5. O desprezo continua a ser discutido. Aquele que fez dessa qualidade um complemento de sua própria personalidade, que é desprezado porque deseja ser desprezado e não porque deve ser desprezado, tem a medida do desprezo sob seu controle. Qualquer inconveniente a este respeito pode ser dissipado por ocupações honrosas e por amizades com homens que tenham influência com uma pessoa influente; com estes homens, lhe será útil ter contato, mas não se enredar, para que a proteção não custe mais do que o próprio risco.

6. Nada, no entanto, irá ajudá-lo tanto quanto manter-se quieto – falando muito pouco com os outros, e tanto quanto queira consigo mesmo. Pois há uma espécie de encanto sobre a conversa, algo muito sutil e persuasivo que, como a embriaguez ou o amor, extrai segredos de nós. Ninguém mantém segredo do que ouve. Ninguém dirá a outro apenas o quanto ouviu. E aquele que conta histórias também contará nomes. Todo mundo tem alguém a quem confia tudo o que lhe foi confiado. Embora controle sua própria tagarelice e se contente com um ouvinte, irá trazer sobre ele uma multidão, se o que recentemente era um segredo, se tornar uma conversa comum.

7. O mais importante para a paz mental é nunca fazer o mal. Aqueles que não têm autocontrole conduzem vidas perturbadas e tumultuadas, seus crimes são equilibrados por seus medos e eles nunca estão tranquilos. Pois eles tremem após a ação e ficam envergonhados; suas consciências não permitem que eles se ocupem de outros assuntos e continuamente requerem atenção, numa ansiedade constante. Quem teme o castigo, acaba por recebê-lo e quem merece castigo, está sempre à espera dele.

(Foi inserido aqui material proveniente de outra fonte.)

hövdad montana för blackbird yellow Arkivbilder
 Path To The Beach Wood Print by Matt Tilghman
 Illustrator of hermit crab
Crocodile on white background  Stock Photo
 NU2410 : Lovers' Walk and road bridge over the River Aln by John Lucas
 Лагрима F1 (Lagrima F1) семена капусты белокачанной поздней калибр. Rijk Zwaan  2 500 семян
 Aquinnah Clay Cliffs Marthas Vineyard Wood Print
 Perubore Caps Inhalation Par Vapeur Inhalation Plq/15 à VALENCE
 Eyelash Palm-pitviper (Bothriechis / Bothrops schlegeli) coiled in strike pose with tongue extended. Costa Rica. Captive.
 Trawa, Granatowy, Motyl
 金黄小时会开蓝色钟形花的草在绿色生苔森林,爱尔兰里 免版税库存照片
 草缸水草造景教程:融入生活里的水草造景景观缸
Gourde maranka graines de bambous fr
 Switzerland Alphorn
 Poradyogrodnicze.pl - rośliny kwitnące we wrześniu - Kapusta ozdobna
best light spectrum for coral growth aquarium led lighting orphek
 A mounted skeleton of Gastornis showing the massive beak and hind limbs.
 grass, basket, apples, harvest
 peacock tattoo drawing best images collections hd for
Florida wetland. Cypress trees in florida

8. Onde há uma consciência culpada, algo pode trazer segurança, mas nada pode trazer tranquilidade; pois um homem imagina que, mesmo que ele não esteja preso, ele pode ser apanhado em breve. Seu sono é perturbado quando ele fala sobre o crime de outro homem, ele reflete sobre o dele, que nunca lhe parece estar suficientemente escurecido nem suficientemente escondido da visão. Um malfeitor às vezes tem a sorte de escapar, mas nunca a certeza disso.

Mantenha-se Forte. Mantenha-se Bem.

Carta 104: Sobre o cuidado com a saúde e a paz mental

O Estoico retorna de férias e abre o ano com uma excelente carta, muito apropriada para essa época de pandemia, e pior ainda, polarização ideológica.

A carta apresenta uma visão do casamento do Seneca. Sua esposa Paulina se mostra preocupada com a saúde de Sêneca, que então decide se cuidar para tirar preocupação da esposa.

Uma faceta que sobressai desta carta é a reciprocidade entre Sêneca e Paulina – porque ela se preocupa com o bem-estar dele, ele se vê mais preocupado consigo mesmo como resultado. Este é um reforço cíclico do carinho; o carinho gera mais carinho. A relação conjugal cria um tipo de intimidade e proximidade que permite o desenvolvimento de um cuidado real. O princípio subjacente aqui é que é tarefa de um sábio lembrar que não vive apenas para si mesmo, mas também para os outros – daí o desprezo de Sêneca por aqueles que optam pelo suicídio sem levar em conta o impacto sobre aqueles que os cercam.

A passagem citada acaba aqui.